[Records contained in a dataset]

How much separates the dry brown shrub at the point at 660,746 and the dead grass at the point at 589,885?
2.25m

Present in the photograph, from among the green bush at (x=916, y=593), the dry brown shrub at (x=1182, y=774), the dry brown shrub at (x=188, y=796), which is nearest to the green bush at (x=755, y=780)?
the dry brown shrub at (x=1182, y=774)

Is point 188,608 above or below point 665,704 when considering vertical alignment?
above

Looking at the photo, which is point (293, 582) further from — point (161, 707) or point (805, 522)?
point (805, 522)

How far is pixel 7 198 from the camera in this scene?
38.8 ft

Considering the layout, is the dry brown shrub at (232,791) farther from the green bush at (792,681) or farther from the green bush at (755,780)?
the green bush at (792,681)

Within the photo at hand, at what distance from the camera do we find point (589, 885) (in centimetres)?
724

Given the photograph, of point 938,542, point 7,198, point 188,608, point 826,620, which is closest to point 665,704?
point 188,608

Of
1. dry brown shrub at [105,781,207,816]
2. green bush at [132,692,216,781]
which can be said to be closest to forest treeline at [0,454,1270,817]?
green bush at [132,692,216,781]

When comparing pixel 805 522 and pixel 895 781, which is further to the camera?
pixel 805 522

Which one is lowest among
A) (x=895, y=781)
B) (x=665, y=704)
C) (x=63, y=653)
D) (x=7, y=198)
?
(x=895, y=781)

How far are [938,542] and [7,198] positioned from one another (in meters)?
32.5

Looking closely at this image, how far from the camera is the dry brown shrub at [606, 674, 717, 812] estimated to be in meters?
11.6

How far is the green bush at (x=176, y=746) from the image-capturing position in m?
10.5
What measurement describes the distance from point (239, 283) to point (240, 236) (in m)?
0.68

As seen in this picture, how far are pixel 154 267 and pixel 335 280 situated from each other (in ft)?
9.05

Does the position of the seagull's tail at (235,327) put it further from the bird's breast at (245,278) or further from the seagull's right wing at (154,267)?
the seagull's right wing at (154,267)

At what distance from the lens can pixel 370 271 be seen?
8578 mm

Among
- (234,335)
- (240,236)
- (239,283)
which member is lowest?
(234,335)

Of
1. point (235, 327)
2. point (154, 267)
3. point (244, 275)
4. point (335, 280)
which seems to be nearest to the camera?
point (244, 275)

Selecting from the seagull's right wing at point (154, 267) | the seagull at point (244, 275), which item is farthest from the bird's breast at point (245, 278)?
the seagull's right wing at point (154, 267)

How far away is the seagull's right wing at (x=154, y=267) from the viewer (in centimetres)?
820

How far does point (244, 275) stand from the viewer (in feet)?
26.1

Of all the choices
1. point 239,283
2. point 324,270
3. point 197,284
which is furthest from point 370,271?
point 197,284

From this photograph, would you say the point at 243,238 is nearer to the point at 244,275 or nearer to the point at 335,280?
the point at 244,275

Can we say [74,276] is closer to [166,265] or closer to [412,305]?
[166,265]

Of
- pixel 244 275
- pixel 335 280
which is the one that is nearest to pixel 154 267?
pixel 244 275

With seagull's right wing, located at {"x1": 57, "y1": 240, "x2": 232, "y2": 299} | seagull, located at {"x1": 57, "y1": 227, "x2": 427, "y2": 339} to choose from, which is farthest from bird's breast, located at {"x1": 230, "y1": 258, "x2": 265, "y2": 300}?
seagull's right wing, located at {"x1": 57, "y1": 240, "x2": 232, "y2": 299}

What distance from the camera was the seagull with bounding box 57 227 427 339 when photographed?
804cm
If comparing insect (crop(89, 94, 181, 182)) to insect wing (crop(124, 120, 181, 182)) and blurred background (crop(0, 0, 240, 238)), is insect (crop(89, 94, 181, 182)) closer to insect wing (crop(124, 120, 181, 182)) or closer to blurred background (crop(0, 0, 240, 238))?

__Exercise directions__.
Repeat exactly the lines from the one containing "With seagull's right" through the last line of the records above, both included, and nothing else.

__Finished task__.
With seagull's right wing, located at {"x1": 57, "y1": 240, "x2": 232, "y2": 299} | seagull, located at {"x1": 57, "y1": 227, "x2": 427, "y2": 339} to choose from, which is farthest from bird's breast, located at {"x1": 230, "y1": 258, "x2": 265, "y2": 300}?
seagull's right wing, located at {"x1": 57, "y1": 240, "x2": 232, "y2": 299}

What distance from the camera was the seagull with bounding box 57 227 427 339 when photographed?
804cm
If comparing insect (crop(89, 94, 181, 182)) to insect wing (crop(124, 120, 181, 182)) and blurred background (crop(0, 0, 240, 238)), is insect (crop(89, 94, 181, 182)) closer to insect wing (crop(124, 120, 181, 182)) or closer to blurred background (crop(0, 0, 240, 238))?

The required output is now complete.